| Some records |
↓↓↓

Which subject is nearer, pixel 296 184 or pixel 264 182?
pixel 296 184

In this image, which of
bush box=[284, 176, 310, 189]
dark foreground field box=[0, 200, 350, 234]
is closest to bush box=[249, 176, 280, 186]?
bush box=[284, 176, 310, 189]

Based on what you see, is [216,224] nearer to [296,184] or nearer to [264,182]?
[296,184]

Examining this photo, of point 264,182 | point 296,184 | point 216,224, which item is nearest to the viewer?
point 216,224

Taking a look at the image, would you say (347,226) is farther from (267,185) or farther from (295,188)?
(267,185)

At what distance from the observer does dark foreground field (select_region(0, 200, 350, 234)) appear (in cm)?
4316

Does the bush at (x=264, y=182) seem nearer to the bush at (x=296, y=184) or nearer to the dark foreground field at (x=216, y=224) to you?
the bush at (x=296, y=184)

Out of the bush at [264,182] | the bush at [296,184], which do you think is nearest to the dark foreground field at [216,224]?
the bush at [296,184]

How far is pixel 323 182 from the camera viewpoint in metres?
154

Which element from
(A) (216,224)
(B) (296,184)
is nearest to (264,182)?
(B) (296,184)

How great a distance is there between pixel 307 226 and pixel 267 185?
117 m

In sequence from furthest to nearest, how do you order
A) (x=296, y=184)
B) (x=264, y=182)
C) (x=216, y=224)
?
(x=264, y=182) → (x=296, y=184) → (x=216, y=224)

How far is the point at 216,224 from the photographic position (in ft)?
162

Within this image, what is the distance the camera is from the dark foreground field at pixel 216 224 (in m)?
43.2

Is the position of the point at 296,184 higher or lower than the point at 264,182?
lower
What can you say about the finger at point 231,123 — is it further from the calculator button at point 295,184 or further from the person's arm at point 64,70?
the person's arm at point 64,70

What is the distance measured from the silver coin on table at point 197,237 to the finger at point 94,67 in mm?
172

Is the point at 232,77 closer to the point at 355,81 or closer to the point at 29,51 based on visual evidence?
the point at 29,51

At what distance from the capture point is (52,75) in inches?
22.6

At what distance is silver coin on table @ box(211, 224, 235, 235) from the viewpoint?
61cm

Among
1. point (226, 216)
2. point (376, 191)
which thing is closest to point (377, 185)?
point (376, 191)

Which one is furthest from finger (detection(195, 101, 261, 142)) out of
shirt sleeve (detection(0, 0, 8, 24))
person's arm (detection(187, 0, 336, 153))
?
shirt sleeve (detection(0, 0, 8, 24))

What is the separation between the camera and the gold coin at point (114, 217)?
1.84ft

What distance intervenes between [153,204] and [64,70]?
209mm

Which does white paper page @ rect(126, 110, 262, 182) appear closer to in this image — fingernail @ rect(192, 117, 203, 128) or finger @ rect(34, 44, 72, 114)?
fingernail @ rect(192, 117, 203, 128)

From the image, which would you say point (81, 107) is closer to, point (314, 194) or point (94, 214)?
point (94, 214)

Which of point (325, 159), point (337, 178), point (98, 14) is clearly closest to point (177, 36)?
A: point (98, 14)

↑↑↑

| WORK INSTRUCTIONS |
Reproduce exactly the lines from the one with "Within this image, what" through the end of the entries above, both ends included.

| ANSWER TO THE EXERCISE |
Within this image, what is the distance the camera is from the dark foreground field at pixel 216 224 (in m)?
43.2

Is the position of the point at 296,184 higher or lower than the point at 264,182?
lower
What can you say about the finger at point 231,123 — is it further from the calculator button at point 295,184 or further from the person's arm at point 64,70?
the person's arm at point 64,70

What is the distance measured from the silver coin on table at point 197,237 to the finger at point 94,67 in mm?
172

Is the point at 232,77 closer to the point at 355,81 or closer to the point at 29,51 based on visual evidence?
the point at 29,51

At what distance from the capture point is (52,75) in inches?
22.6

At what distance is silver coin on table @ box(211, 224, 235, 235) from the viewpoint?
61cm

Among
1. point (226, 216)
2. point (376, 191)
which thing is closest to point (377, 185)?
point (376, 191)

Which one is furthest from finger (detection(195, 101, 261, 142)) out of
shirt sleeve (detection(0, 0, 8, 24))
person's arm (detection(187, 0, 336, 153))
?
shirt sleeve (detection(0, 0, 8, 24))

What is the separation between the camera and the gold coin at point (114, 217)?
1.84ft

What distance intervenes between [153,204] and [64,70]?
209mm

Which does white paper page @ rect(126, 110, 262, 182) appear closer to in this image — fingernail @ rect(192, 117, 203, 128) or finger @ rect(34, 44, 72, 114)?
fingernail @ rect(192, 117, 203, 128)

From the image, which would you say point (81, 107) is closer to, point (314, 194) or point (94, 214)?
point (94, 214)

Which of point (325, 159), point (337, 178), point (98, 14) is clearly closest to point (177, 36)?
A: point (98, 14)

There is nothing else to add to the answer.